Le préjudice de jouissance allégué par les acquéreurs ne résultait pas de la conclusion du contrat mais de son exécution non conforme aux stipulations de l'acte de vente

 

 

 

Texte intégral

RÉPUBLIQUE FRANCAISE
AU NOM DU PEUPLE FRANCAIS
 
LA COUR DE CASSATION, TROISIÈME CHAMBRE CIVILE, a rendu l'arrêt suivant :

CIV. 3

JL



COUR DE CASSATION
______________________


Audience publique du 8 février 2023




Cassation


Mme TEILLER, président



Arrêt n° 103 F-D

Pourvoi n° F 21-17.408




R É P U B L I Q U E F R A N Ç A I S E

_________________________

AU NOM DU PEUPLE FRANÇAIS
_________________________


ARRÊT DE LA COUR DE CASSATION, TROISIÈME CHAMBRE CIVILE, DU 8 FÉVRIER 2023

1°/ M. [M] [D],

2°/ Mme [T] [H], épouse [D],

tous deux domiciliés [Adresse 3],

ont formé le pourvoi n° F 21-17.408 contre l'arrêt rendu le 30 mars 2021 par la cour d'appel de Paris (pôle 4, chambre 13), dans le litige les opposant :

1°/ à la société J2E, société civile immobilière, dont le siège est [Adresse 1],

2°/ à la société Sfez Cohen-Addad, société civile professionnelle, dont le siège est [Adresse 2], Notaires,

défenderesses à la cassation.

Les demandeurs invoquent, à l'appui de leur pourvoi, les deux moyens de cassation annexés au présent arrêt.

Le dossier a été communiqué au procureur général.

Sur le rapport de Mme Farrenq-Nési, conseiller, les observations de la SCP Claire Leduc et Solange Vigand, avocat de M. et Mme [D], de la SARL Boré, Salve de Bruneton et Mégret, avocat de la SCP Sfez Cohen-Addad, de la SCP Marlange et de La Burgade, avocat de la société J2E, après débats en l'audience publique du 4 janvier 2023 où étaient présents Mme Teiller, président, Mme Farrenq-Nési, conseiller rapporteur, M. Maunand, conseiller doyen, et Mme Letourneur, greffier de chambre,

la troisième chambre civile de la Cour de cassation, composée des président et conseillers précités, après en avoir délibéré conformément à la loi, a rendu le présent arrêt.

Faits et procédure

1. Selon l'arrêt attaqué (Paris, 30 mars 2021), par acte authentique de vente établi le 23 septembre 2011 par la société civile professionnelle Sfez Cohen- Addad (le notaire), la société civile immobilière J2E (la venderesse) a vendu à M. et Mme [D] (les acquéreurs) plusieurs lots situés au deuxième et troisième étages d'un immeuble.

2. Il était mentionné dans l'acte que le lot n° 305, situé au deuxième étage, était loué à Mme [R] en vertu d'un bail conclu le 1er janvier 1974.
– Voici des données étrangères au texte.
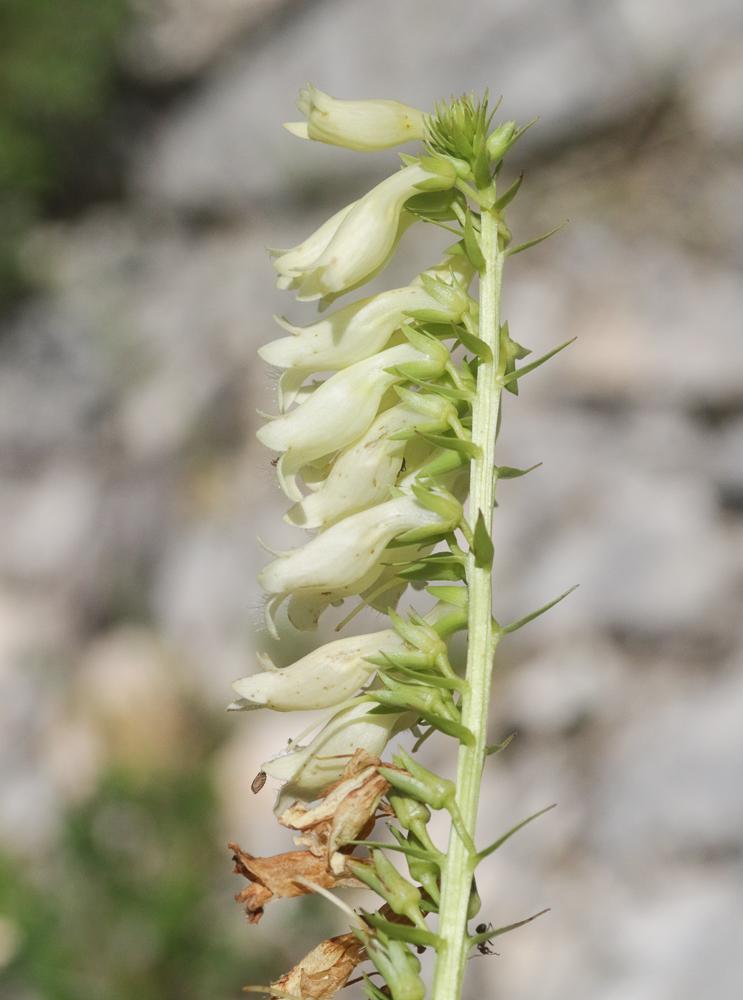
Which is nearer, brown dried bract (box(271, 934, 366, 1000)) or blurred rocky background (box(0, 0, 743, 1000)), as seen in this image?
brown dried bract (box(271, 934, 366, 1000))

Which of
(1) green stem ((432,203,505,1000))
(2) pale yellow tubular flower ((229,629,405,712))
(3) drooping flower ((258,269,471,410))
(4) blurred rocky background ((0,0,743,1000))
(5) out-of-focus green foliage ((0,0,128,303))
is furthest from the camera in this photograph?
(5) out-of-focus green foliage ((0,0,128,303))

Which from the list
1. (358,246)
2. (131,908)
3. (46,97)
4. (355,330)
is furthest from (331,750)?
(46,97)

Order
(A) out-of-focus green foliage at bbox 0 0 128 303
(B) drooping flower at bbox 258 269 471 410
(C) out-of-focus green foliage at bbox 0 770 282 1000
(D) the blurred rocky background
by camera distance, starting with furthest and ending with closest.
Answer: (A) out-of-focus green foliage at bbox 0 0 128 303 < (D) the blurred rocky background < (C) out-of-focus green foliage at bbox 0 770 282 1000 < (B) drooping flower at bbox 258 269 471 410

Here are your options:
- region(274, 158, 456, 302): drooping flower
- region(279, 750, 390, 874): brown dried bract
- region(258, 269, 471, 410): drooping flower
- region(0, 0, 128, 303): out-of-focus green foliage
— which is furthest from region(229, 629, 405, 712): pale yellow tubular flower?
region(0, 0, 128, 303): out-of-focus green foliage

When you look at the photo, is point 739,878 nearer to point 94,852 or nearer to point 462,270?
point 94,852

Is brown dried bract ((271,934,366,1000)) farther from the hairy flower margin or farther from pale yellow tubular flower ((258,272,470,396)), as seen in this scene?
pale yellow tubular flower ((258,272,470,396))

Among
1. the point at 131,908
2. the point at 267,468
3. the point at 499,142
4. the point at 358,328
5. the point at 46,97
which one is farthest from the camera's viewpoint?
the point at 46,97

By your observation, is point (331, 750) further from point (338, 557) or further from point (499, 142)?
point (499, 142)

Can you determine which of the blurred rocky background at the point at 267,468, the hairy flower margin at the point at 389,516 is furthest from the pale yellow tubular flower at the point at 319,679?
the blurred rocky background at the point at 267,468
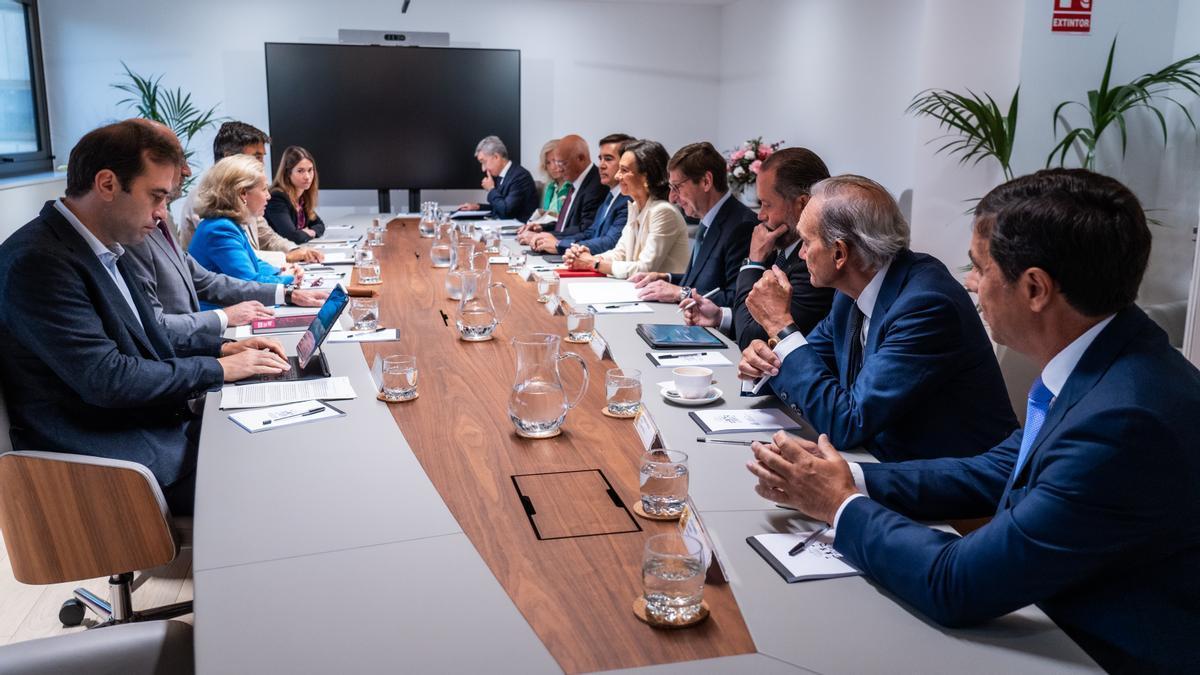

3. N'ayant pu prendre possession du lot n° 307 situé au troisième étage, indiqué comme libre dans l'acte de vente, mais occupé par cette locataire, les acquéreurs ont assigné la venderesse et le notaire en paiement de dommages et intérêts, sur le fondement des articles 1604 du code civil et 1382 du même code, dans sa rédaction antérieure à celle issue de l'ordonnance n° 2016-131 du 10 février 2016.

Examen des moyens

Sur le premier moyen, pris en sa deuxième branche, et sur le second moyen, pris en sa deuxième branche, réunis

Enoncé des moyens

4. Par leur premier moyen, pris en sa deuxième branche, les acquéreurs font grief à l'arrêt de rejeter leurs demandes en paiement de dommages et intérêts contre la venderesse, alors « que l'indemnisation du préjudice de jouissance de l'acquéreur d'un bien immobilier, consécutif à l'inexécution par le vendeur de son obligation de délivrer un bien conforme à la situation locative décrite dans l'acte de vente ne saurait être subordonnée à la preuve d'un vice du consentement ; qu'en refusant d'indemniser les époux [D] de leur préjudice de jouissance, au motif qu'ils auraient échoué à établir que s'ils avaient été fidèlement informés de la situation locative du bien vendu, ils n'auraient pas acquis le bien ou l'auraient acquis dans des conditions différentes, la cour d'appel a violé, par fausse application, les articles 1109, 1110 et 1116 du code civil, pris dans leur rédaction antérieure à celle issue de l'ordonnance du 10 février 2016, et, par refus d'application, les articles 1147, devenu 1231-1, et 1604 du code civil. »

5. Par leur second moyen, pris en sa deuxième branche, les acquéreurs font grief à l'arrêt de rejeter leurs demandes en paiement de dommages et intérêts contre le notaire, alors « que le devoir d'information et de conseil du notaire ne se limite pas à s'assurer de l'intégrité du consentement des parties au regard de l'erreur ou du dol ; que dès lors, en prétendant déduire de ce que M. et Mme [D] auraient échoué à rapporter la preuve que, dûment informés de la situation locative du bien vendu, ils ne l'auraient pas acquis ou l'auraient acquis dans des conditions différentes, l'absence de lien de causalité entre la faute commise par le notaire et le préjudice dont il était sollicité réparation, la cour d'appel a violé l'article 1382, devenu 1240, du code civil. »

Réponse de la Cour

Vu l'article 1604 du code civil et les articles 1147, dans sa rédaction antérieure à celle issue de l'ordonnance n° 2016-131 du 10 février 2016, et 1382, devenu 1240, du même code :

6. Aux termes du premier de ces textes, la délivrance est le transport de la chose vendue en la puissance et possession de l'acheteur.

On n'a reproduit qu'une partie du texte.